Former encampment resident Jay Tran looks onto Manhattan Beach Boulevard on Oct. 3, 2018, about a week after last year’s clean-up. Tran lived in the Dominguez Channel for about two years. Photo credit: Mari Inagaki
Former encampment resident Jay Tran looks onto Manhattan Beach Boulevard on Oct. 3, 2018, about a week after last year’s clean-up. Tran lived in the Dominguez Channel for about two years. Photo credit: Mari Inagaki

Homeless encampment removed from Dominguez Channel; residents displaced

March 27, 2019

Residents of the homeless encampment in the Dominguez Channel next to El Camino College were up as early as 6 a.m. dumping their belongings outside the irrigation system on Tuesday, March 26.

Anything they couldn’t carry themselves was thrown out as part of a scheduled clean-up by the Los Angeles County Department of Public Works.

Residents rushed to eat breakfast and removed their items when a front loader drove up to the channel on Manhattan Beach Boulevard ready to scoop up and throw out any belongings.

“I’m in between being belligerent and being like kind of humiliated because it’s hard for them to understand some shit,” Tony Smith, encampment resident, said. “They should understand that they’re an incident away from being homeless themselves.”

The Los Angeles County Sheriff’s Department worked with the Los Angeles Homeless Services Authority (LAHSA) to clear the channel and provide housing and other services to the residents.

“Prior to today a lot of work has gone into this to treat people with dignity and respect and to try to connect them with a service provider,” Sgt. William Kitchen said. “Whether it is housing, some people simply need IDs, drivers license, Social Security cards to get them connected to services.”

LAHSA also entered the channel and talked with residents of the homeless community but declined to comment about the services they were offering.

Kitchen said that after working with LAHSA in an effort to provide services to those willing to accept them, the county goes through the process of cleaning the channel.

“Everybody knew this was coming,” Kitchen said. “We go down and talk to the people and we try to have the people separate what’s their personal property and what’s trash.”

Kitchen added that the Department of Water and Power provide storage to the residents for 90 days, which they can visit during regular business hours.

However, residents of the encampment were upset at losing what little they called home for the second time in less than a year.

Authorities made sure residents of the channel did not return this time by placing boulders along the ramp that leads into the irrigation system.

The calm before the storm

Just a couple weeks before the scheduled clean-up, a normal morning began with the stench of a river flowing through the Dominguez Channel filled with dirty mossy water, trash and the occasional propane tank.

When the river floods due to rain, most of the homeless folks prepare by moving their tents up the ramp that leads into the irrigation system to escape the river’s reach.

Laura Martinez had been living in the channel along busy Manhattan Boulevard for eight months when she said she would have never imagined her life turning out like this.

◆ GIVEN DATA
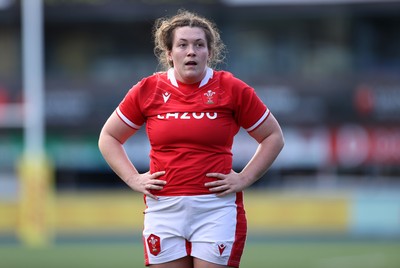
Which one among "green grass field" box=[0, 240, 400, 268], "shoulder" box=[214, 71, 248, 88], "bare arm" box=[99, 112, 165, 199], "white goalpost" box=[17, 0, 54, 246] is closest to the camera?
"shoulder" box=[214, 71, 248, 88]

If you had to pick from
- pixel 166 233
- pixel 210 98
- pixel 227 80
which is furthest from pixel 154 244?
pixel 227 80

◆ STATED GOAL 1
List every person named in the article about the Dominguez Channel encampment removal.
◆ STATED GOAL 2
Reproduce the stretch of the Dominguez Channel article from "LAHSA also entered" through "than a year.", word for word.
◆ STATED GOAL 3
Continue the article about the Dominguez Channel encampment, starting right after its final sentence.

◆ TASK ANSWER 1
Jay Tran
Mari Inagaki
Tony Smith
William Kitchen
Laura Martinez

◆ TASK ANSWER 2
LAHSA also entered the channel and talked with residents of the homeless community but declined to comment about the services they were offering.

Kitchen said that after working with LAHSA in an effort to provide services to those willing to accept them, the county goes through the process of cleaning the channel.

“Everybody knew this was coming,” Kitchen said. “We go down and talk to the people and we try to have the people separate what’s their personal property and what’s trash.”

Kitchen added that the Department of Water and Power provide storage to the residents for 90 days, which they can visit during regular business hours.

However, residents of the encampment were upset at losing what little they called home for the second time in less than a year.

◆ TASK ANSWER 3
Laura shows off her new ring and backpack on Nov. 29, 2018. Since many personal belongings were thrown away, she said she fears she will have to start over. Photo credit: Mari Inagaki

“We had a three bedroom in a suburban area, a Scion, we had everything,” Martinez said. “We went camping, we had a family, and then everything fell apart.”

Now after being kicked out of the Dominguez Channel, Martinez is now displaced again.

She is one of over 50,000 homeless individuals in the greater Los Angeles area, according to the Los Angeles Homeless Services Authority.

Martinez said it has been difficult being homeless and that she has had to develop a thick skin because people view her from a different perspective.

“People tend to think the worst [of homeless people],” Martinez said. “[That] they’re drug addicts, and they’re criminals and they’re stealing.”

Life in the shadows

A typical morning for Martinez consists of a walk to the park to use the restroom and to restock her water supply for the day.

“It’s hard not to have a bathroom, or lights, or water,” Martinez said. “It wears you out lugging water all day and feeling dirty and wondering about what you’re going to eat and where you’re going to cook it.”

However, Martinez said that when they do have enough to eat, it was not convenient to cook in the channel.

“You can’t really cook big meals because it’s only one burner but I’ve tried,” Martinez said. “I cooked the rice first because it stays warmer longer, then the meat and leave the rest for later.”

Laura Martinez prepares food for the encampment on Nov. 29, 2018. She said making large amounts of food to feed everyone is difficult with a single propane burner. Photo credit: Mari Inagaki

Each resident of the encampment had a role within the community. Some cleaned, some cooked and some found it upon themselves to keep everything in order.

“But there’s people who think that [we] are thinking of ways to ruin the community,” Martinez said. “That’s not at all what it’s like. [But] one bad apple can ruin the rest of the bunch.”

A harsh reality

“When you don’t really have anything down here, you can’t really find work, it’s almost impossible,” Martinez said. “On top of that, you create bad habits that are detrimental to you finding a job.”

Martinez said that although there are shelters available, they are often far away, leaving her feeling out of place with only a few items she can carry.

But Martinez said homeless individuals require help far beyond just housing.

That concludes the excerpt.